Researchers are exploring how germ-eating microbes can be used to fight antibiotic-resistant bacteria, NPR reports.
Microbes that eat microbes are found in nearly every ecosystem on earth, said Brad Ringeisen, PhD, deputy director of the Biological Technologies Office at the Defense Advanced Research Projects Agency. The agency is funding research to determine whether these predatory bacteria can be used to fight antibiotic-resistant bacteria.
Lab studies the agency funded indicate predatory bacteria can attack tuberculosis, the plague and deadly antibiotic-resistant germs.
The researchers looked at Bdellovibrio, a bacterium that can attack common germs six times its size.
"Bdellovibrio ended up preying upon 145 of the 168 human pathogens we tested, which is pretty remarkable," Dr. Ringeisen said.

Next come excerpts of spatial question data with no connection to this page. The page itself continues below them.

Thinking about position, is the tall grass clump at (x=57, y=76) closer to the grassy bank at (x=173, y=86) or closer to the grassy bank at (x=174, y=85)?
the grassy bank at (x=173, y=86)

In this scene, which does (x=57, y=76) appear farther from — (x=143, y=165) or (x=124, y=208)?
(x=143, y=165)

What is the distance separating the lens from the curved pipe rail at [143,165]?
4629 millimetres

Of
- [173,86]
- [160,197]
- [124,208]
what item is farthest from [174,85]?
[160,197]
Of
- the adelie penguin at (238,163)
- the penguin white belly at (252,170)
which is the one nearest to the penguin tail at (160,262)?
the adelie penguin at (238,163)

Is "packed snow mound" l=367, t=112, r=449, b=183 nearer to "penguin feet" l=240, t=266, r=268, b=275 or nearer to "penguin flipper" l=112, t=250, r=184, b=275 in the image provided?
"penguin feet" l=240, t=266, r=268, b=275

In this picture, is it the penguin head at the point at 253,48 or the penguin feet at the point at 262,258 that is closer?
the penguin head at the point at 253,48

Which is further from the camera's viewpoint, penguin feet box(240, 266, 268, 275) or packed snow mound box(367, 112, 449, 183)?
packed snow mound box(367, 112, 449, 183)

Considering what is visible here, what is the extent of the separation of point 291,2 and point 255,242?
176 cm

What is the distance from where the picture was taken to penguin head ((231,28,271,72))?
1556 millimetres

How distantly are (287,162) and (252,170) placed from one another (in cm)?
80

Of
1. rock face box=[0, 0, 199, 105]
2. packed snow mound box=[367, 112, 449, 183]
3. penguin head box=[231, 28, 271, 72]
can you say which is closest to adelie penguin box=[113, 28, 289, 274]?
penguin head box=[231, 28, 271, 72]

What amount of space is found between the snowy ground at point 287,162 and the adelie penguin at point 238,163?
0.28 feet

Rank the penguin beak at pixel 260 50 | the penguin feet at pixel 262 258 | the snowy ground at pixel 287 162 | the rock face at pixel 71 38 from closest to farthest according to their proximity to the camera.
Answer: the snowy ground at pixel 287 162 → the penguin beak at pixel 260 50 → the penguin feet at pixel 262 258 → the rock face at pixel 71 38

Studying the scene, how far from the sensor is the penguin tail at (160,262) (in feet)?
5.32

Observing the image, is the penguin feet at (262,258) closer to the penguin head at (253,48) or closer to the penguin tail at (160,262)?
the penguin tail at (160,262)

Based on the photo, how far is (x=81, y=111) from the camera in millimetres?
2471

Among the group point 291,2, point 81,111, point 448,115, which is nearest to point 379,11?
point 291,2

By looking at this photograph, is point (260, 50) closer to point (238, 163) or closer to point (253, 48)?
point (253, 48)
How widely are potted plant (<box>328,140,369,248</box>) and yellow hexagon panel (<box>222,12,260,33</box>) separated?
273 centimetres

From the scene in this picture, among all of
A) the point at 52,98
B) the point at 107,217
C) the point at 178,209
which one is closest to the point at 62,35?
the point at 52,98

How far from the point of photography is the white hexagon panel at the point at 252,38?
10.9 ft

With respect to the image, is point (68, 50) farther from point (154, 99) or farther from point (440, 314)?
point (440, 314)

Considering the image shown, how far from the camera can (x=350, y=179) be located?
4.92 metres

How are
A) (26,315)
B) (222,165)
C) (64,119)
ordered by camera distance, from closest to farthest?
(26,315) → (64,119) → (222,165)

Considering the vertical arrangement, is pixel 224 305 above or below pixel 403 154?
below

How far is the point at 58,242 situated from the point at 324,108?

The Bdellovibrio latches onto its prey with multiple mechanisms, and germs don't seem to develop resistance to it.
But predatory bacteria is not likely to become a replacement for antibiotics, said Liz Sockett, PhD, a professor of bacterial genetics at Nottingham University in the U.K. If physicians gave patients large doses of this bacteria, they would develop an immune response to it that would halt future treatment attempts.
But the strategy could help if given as a one-off preventive before an expected germ warfare attack or could work in a patient with an infection that doesn't respond to antibiotics, microbial geneticist Nancy Connell, PhD, told NPR.